E-Mobilität kann entschleunigen. Dazu passend bietet der Citroën ë-C4 X ein besonders gemütliches Fahrgefühl. Das unterscheidet ihn deutlich von seinem Technik-Bruder Opel Astra Electric.
Den Citroen C4 X gibt es nur elektrisch.
(Bild: Citroen)
Gleichteile-Politik verspricht im Autobau oft Langeweile. Einmal mehr gilt dies für E-Autos. Dem Stellantis-Konzern ist es dennoch gelungen, auf der elektrifizierten EMP2-Architektur Modelle verschiedener Marken aufzusetzen, die man als tatsächlich verschiedenartig erlebt. Zumindest haben wir diesen Eindruck gewonnen, nachdem wir kurz hintereinander die Technikbrüder Opel Astra Electric und Citroën ë-C4 X testen durften. Während wir den Astra als verbindlichen und schneidigen Vernunft-Kompakten erlebt haben, vermittelte der Citroen mit Extrovertiertheit und Extrakomfort einen etwas eigenwilligen Charme.

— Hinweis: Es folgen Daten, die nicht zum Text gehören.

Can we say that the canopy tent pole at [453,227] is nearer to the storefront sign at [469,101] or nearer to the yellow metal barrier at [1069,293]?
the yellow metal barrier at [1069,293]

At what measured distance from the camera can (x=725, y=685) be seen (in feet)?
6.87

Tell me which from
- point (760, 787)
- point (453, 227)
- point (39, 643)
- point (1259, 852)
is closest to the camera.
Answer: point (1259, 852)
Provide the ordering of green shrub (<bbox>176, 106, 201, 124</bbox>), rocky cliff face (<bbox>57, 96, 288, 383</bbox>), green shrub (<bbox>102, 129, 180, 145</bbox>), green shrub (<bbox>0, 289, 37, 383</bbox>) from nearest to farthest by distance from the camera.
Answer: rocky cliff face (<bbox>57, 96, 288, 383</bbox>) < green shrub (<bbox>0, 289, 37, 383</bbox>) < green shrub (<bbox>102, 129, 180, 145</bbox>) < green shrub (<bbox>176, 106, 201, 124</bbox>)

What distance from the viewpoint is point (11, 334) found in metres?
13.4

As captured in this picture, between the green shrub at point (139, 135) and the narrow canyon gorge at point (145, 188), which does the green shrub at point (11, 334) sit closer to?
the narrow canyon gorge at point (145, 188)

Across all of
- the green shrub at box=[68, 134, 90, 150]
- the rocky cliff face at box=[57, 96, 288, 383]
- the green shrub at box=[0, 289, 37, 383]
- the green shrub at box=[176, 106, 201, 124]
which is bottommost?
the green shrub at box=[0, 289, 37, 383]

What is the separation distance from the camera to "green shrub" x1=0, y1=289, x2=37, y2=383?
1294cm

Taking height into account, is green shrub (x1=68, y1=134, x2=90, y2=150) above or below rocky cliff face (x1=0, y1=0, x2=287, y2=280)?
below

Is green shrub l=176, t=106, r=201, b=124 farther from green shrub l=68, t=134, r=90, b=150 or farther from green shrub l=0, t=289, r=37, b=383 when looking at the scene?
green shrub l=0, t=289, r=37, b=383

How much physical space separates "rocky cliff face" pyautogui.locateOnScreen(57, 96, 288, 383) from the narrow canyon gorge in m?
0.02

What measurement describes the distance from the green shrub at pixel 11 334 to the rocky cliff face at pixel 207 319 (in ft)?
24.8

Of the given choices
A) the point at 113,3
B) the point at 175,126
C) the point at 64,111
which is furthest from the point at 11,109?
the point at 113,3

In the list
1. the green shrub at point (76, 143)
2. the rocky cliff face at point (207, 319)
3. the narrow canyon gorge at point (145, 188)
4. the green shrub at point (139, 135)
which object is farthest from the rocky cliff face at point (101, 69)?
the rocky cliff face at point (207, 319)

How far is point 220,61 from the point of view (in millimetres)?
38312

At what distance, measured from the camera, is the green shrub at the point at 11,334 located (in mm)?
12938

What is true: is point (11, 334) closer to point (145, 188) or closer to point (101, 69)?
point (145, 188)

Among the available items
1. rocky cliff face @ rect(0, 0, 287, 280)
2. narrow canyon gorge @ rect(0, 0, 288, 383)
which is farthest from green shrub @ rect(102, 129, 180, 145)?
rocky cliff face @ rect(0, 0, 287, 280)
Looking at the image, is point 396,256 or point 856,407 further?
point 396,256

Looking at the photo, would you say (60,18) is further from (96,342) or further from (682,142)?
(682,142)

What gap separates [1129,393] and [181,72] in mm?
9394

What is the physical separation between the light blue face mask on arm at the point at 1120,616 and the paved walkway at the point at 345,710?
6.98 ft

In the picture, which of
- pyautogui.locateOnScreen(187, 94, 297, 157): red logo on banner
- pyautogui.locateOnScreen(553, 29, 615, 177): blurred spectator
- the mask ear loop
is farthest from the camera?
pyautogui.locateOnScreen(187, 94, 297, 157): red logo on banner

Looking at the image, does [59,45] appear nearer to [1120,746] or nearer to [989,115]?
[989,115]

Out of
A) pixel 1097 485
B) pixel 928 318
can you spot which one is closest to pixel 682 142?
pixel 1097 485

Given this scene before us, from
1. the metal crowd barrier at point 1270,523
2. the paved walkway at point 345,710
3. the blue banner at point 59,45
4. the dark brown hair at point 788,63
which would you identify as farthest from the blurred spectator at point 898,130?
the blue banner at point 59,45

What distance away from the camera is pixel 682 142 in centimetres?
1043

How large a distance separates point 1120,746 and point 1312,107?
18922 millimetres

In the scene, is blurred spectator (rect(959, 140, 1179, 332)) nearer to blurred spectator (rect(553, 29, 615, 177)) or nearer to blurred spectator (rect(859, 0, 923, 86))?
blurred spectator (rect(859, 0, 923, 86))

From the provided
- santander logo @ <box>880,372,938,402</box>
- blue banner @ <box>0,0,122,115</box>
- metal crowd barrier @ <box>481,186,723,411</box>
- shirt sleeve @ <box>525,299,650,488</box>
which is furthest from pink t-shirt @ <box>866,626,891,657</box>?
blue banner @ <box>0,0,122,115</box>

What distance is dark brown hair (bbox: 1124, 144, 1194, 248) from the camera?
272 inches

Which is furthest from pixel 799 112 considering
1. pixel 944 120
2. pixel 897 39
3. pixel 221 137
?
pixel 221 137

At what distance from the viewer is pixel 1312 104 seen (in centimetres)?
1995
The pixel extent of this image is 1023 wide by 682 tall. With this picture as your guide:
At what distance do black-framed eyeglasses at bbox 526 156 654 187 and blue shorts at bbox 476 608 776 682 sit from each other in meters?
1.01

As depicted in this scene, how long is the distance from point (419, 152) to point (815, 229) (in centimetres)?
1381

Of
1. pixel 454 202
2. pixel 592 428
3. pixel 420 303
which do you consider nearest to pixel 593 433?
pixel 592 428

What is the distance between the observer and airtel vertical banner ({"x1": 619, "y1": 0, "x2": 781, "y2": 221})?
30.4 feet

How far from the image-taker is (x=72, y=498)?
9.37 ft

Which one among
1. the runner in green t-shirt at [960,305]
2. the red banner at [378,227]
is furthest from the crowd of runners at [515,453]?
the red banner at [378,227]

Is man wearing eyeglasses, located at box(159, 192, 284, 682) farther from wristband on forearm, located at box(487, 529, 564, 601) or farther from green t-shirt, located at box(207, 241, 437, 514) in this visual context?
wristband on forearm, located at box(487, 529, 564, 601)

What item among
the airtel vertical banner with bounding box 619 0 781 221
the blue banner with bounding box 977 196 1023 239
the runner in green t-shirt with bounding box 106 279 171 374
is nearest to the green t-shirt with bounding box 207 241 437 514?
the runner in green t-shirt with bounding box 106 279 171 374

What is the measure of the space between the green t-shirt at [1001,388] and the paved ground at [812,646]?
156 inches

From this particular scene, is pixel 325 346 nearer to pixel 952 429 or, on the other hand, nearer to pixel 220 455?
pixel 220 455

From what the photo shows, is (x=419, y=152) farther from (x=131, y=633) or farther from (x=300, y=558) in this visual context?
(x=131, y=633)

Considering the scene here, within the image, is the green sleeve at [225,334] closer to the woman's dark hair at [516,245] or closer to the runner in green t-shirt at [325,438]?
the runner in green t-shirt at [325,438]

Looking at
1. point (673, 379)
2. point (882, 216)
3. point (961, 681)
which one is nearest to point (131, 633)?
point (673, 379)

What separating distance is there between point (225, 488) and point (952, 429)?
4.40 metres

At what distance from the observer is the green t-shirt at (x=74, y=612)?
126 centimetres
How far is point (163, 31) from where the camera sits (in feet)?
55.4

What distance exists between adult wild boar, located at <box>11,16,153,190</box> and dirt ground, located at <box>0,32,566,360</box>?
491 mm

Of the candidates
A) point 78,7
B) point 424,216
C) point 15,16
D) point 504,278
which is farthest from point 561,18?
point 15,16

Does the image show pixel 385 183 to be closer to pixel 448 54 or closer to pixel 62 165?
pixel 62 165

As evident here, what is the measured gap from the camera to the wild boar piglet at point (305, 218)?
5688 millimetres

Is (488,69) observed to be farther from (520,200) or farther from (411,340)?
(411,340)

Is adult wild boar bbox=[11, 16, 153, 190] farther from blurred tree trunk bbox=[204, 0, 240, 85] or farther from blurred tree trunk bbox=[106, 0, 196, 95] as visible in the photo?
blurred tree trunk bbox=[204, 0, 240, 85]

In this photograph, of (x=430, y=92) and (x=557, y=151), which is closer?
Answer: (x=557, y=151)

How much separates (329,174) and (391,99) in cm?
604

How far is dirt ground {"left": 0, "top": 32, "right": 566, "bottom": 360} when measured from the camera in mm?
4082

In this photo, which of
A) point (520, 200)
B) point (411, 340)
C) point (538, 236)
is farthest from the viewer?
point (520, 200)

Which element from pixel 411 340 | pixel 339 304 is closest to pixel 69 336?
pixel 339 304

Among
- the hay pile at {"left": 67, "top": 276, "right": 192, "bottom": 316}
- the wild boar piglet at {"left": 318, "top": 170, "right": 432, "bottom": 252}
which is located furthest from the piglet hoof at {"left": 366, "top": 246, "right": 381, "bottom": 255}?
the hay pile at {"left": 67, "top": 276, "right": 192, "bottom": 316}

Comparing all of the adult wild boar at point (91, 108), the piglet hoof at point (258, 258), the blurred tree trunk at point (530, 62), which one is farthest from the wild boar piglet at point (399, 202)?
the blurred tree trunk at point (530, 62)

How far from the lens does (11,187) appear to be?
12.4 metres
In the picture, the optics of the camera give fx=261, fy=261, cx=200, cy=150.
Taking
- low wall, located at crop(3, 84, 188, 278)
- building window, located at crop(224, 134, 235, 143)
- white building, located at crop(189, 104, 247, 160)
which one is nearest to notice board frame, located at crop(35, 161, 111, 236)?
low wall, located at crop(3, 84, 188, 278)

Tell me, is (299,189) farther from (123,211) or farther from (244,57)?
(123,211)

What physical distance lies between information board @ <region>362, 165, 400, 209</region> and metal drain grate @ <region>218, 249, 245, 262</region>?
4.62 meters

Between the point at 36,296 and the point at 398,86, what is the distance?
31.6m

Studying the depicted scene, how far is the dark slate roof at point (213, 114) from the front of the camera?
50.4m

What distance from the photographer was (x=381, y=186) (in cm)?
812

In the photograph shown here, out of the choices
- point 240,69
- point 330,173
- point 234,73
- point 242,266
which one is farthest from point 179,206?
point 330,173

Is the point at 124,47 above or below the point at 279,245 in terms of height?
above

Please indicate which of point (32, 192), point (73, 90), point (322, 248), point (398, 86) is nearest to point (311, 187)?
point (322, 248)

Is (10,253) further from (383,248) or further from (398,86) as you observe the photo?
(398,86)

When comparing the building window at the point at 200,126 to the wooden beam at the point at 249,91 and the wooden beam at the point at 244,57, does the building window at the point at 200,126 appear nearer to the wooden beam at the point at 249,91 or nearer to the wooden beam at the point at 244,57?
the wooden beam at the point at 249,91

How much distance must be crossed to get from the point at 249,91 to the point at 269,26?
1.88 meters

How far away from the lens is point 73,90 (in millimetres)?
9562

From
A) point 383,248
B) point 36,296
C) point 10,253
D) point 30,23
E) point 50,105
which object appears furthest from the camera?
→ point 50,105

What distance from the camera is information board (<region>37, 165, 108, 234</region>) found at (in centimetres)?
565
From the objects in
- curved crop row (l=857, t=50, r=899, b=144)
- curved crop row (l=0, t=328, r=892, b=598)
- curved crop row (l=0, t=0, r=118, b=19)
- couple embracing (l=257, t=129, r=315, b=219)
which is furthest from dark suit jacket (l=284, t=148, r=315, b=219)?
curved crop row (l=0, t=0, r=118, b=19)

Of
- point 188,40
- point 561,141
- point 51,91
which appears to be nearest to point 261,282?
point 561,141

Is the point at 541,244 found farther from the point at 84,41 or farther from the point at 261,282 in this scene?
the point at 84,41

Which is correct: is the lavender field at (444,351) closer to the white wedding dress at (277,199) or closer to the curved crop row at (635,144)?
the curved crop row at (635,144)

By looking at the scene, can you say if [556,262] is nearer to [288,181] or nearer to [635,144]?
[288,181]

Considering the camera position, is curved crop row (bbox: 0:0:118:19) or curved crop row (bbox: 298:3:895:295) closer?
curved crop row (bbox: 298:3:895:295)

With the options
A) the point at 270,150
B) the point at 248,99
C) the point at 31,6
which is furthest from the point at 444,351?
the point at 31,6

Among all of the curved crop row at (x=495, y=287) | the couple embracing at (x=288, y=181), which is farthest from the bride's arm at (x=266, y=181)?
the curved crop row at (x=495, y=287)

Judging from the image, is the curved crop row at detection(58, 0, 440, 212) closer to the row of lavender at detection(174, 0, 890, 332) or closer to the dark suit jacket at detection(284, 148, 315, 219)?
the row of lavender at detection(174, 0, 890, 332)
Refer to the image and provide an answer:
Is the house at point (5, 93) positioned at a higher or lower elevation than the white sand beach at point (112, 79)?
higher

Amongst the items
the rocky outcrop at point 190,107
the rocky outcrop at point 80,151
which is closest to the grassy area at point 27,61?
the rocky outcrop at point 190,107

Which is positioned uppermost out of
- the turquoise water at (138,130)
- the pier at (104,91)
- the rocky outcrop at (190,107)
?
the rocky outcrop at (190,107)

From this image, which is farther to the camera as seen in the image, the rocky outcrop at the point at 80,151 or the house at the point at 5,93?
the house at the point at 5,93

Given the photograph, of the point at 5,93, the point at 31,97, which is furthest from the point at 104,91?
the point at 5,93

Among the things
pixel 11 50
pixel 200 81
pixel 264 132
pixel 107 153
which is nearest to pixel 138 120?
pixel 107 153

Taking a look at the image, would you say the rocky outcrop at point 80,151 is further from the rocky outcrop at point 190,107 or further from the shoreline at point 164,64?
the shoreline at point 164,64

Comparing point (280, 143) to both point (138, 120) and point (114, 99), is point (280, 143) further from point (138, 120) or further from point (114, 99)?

Das trifft auch auf das Design zu. Mit seiner hochgelegten Karosserie und Robustbeplankung kommt er wie ein modischer Crossover-Typ daher, zugleich ist der 4,60 Meter lange Viertürer auch biedere Limousine mit einem angesichts von 2,67 Meter Radstand etwas pummelig wirkendem Hinterteil. Sein wiederum elegant abfallendes Dach segnet ihn zugleich mit gefälligem Coupé-Flair. Kuddelmuddel oder cool? Das hängt wohl vom Auge des Betrachters wie auch dem Blickwinkel ab.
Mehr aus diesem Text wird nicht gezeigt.